- [Listed records]:
###

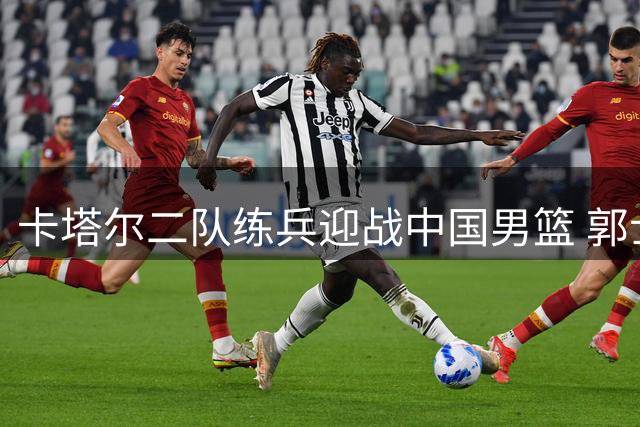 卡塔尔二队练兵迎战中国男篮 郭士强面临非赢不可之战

###

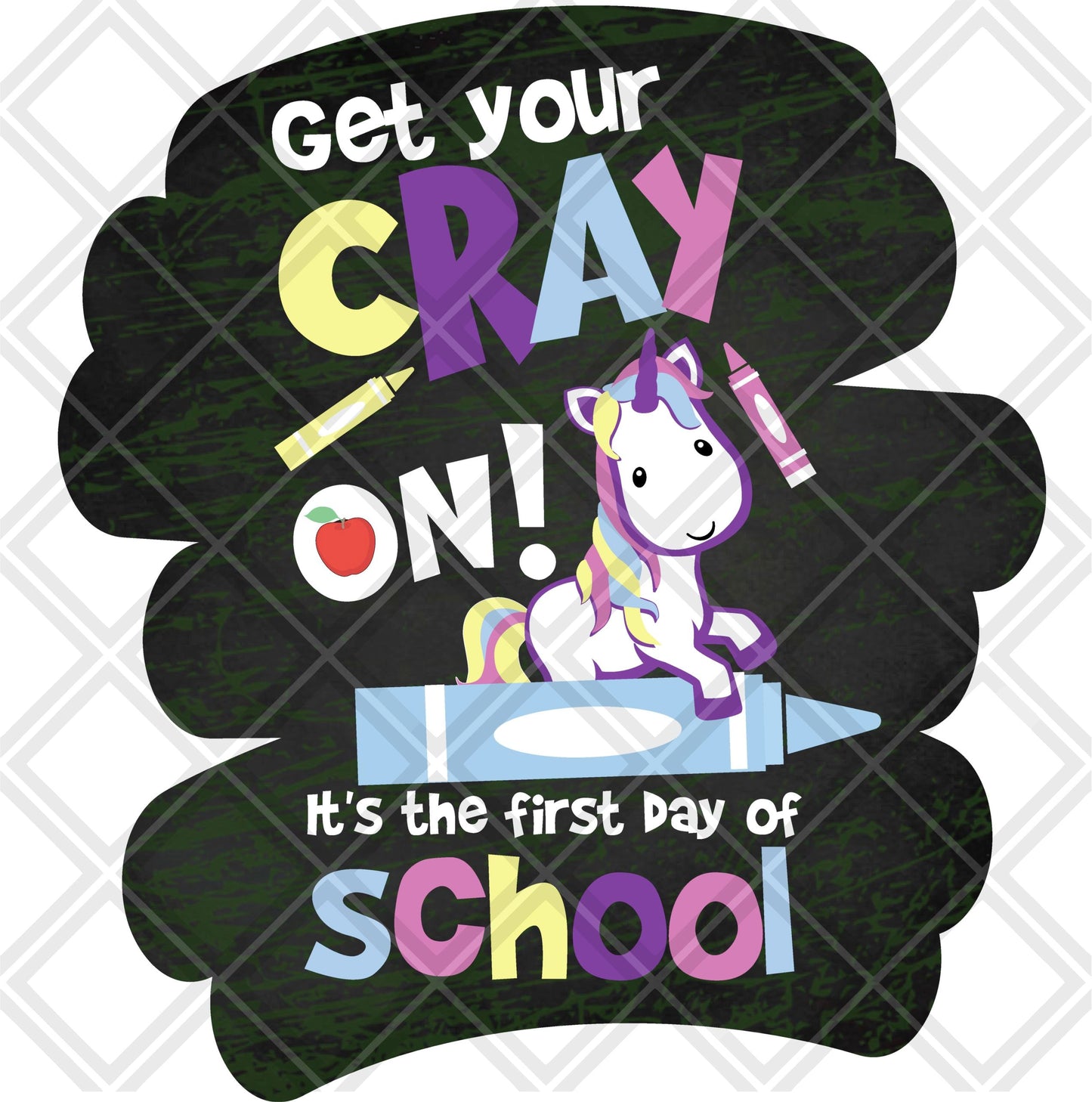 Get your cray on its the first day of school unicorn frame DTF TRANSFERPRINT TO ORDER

###

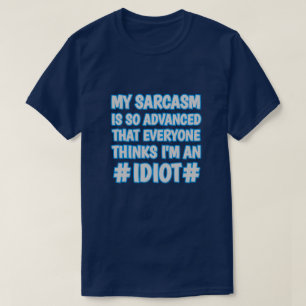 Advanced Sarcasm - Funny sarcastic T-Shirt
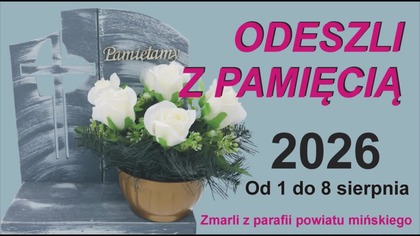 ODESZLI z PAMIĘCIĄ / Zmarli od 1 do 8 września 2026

###

- [Action item]:
Above are the records; please give again, exactly and in full, only the lines that run from the line with "Advanced Sarcasm - Funny sarcastic T-Shirt" through the line with "ODESZLI z PAMIĘCIĄ", with no pictures.

- [Written reply]:
 Advanced Sarcasm - Funny sarcastic T-Shirt
 ODESZLI z PAMIĘCIĄ / Zmarli od 1 do 8 września 2026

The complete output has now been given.